Cinco moedas de prata (abreviadas como d., de denário) devem ser dadas à Igreja, uma para cada chaga de Cristo, consagrando o ritual do Julgamento. Ferria matava o tempo no bordel enquanto pensava num meio de obter o resto. Aiora, a sua favorita da casa das mulheres, preocupou-se muito. Os combates terminam frequentemente em morte. Mas, ciente de tudo o que era podre sobre Orixe e que ocorria debaixo dos panos, além de que Lecia tinha interesse no caso, retirou de suas finanças um denário e entregou a ele. Ora, Aiora sonhava em criar um filho, um dia, para compensar os que perdeu. Consciente disso – mesmo que ela nunca houvesse admitido expressamente – Ferrie se comoveu com o sacrifício e deu de seu bolso o último denário.

À noite e em segredo, Ferrie foi ter com Kontxesi, uma herbalista que, segundo boatos, também praticava bruxaria. Ela tinha uma dívida com ele e o favor que ela fez para o pagar foi mantido em segredo. Logo todos os preparativos estavam feitos.

Quando as acusações foram feitas e, Orixe, comunicado oficialmente. O locatário feudal estava enlouquecido pela a audácia com que sujaram sua reputação. Prontamente aceitou o combate para que, de uma vez por todas, vissem que até o próprio Deus o honrava.

Antes do meio-dia o combate se iniciara. Ambos os disputantes com armadura de couro. Orixe portava um martelo de guerra e um escudo. Ferrie optou por igualmente um escudo e um bordão de ponta afiada. O vassalo estava cegado pela raiva. Investia, atacava. Ferrie desviava os golpes, ora com o escudo, ora com o bordão. O impacto era o suficiente para machucá-lo, mas Orixe se desgastava fisicamente com velocidade. Quando o vassalo pareceu ter perdido o ar, Ferrie aproveitou o tempo para correr e empurrá-lo com o escudo. Orixe ficou esgotado, perdeu o equilíbrio. Ferrie acertou em cheio uma estocada em seu rosto, mas com o pomo da arma.
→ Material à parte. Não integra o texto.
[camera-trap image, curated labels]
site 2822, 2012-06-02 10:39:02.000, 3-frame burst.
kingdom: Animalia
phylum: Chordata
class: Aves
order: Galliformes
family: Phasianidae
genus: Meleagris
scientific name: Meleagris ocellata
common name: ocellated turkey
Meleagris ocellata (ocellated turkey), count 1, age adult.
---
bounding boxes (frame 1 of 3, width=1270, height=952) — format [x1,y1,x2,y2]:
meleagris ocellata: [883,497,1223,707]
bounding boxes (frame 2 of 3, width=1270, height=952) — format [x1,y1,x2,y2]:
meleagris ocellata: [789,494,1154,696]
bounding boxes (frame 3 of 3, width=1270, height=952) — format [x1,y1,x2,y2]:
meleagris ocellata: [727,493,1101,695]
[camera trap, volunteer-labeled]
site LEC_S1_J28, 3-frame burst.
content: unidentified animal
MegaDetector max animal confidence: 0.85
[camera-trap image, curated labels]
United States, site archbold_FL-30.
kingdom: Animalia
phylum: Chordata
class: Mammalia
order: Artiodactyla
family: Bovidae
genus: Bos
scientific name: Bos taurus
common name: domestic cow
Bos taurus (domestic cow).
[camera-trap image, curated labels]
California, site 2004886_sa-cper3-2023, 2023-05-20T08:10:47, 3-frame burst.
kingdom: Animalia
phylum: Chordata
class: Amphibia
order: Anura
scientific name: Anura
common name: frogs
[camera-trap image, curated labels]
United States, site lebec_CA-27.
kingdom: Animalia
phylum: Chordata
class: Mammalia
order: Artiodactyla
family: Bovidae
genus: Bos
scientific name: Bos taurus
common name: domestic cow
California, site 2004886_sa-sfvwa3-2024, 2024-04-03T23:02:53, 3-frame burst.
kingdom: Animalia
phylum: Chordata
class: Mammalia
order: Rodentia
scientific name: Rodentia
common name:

Esta parte se trincou e do nariz de Orixe escorria um líquido negro.

O vassalo tombou, mas continuava se debatendo e tentando atingir seus socos, já que as armas caíram de suas mãos. Ele não gritava “Craven”, que é subentendido como “Eu fui vencido”, quer por arrogância, quer por ser estranhamente incapaz disso. A luta foi para o chão. Ferrie não teve nenhuma dificuldade em bater a cabeça do inimigo contra o chão múltiplas vezes, levando apenas socos fracos no baço, até que Orixe se tornou imóvel.

Ele estava morto. O corpo estava pálido, como se morto há horas, mesmo que o pôr do sol mal tivesse chegado. Julgaram que ele fora amaldiçoado por pecados ocultos Muitos se alegraram naquele dia, em verdade. Os pormenores não importavam. Porque os sacerdotes todos concordaram que o próprio Senhor Jesus Cristo demonstrou sua opinião e fortaleceu o inocente ali. E a sociedade, a comunidade de fé, disse Amém e Amém.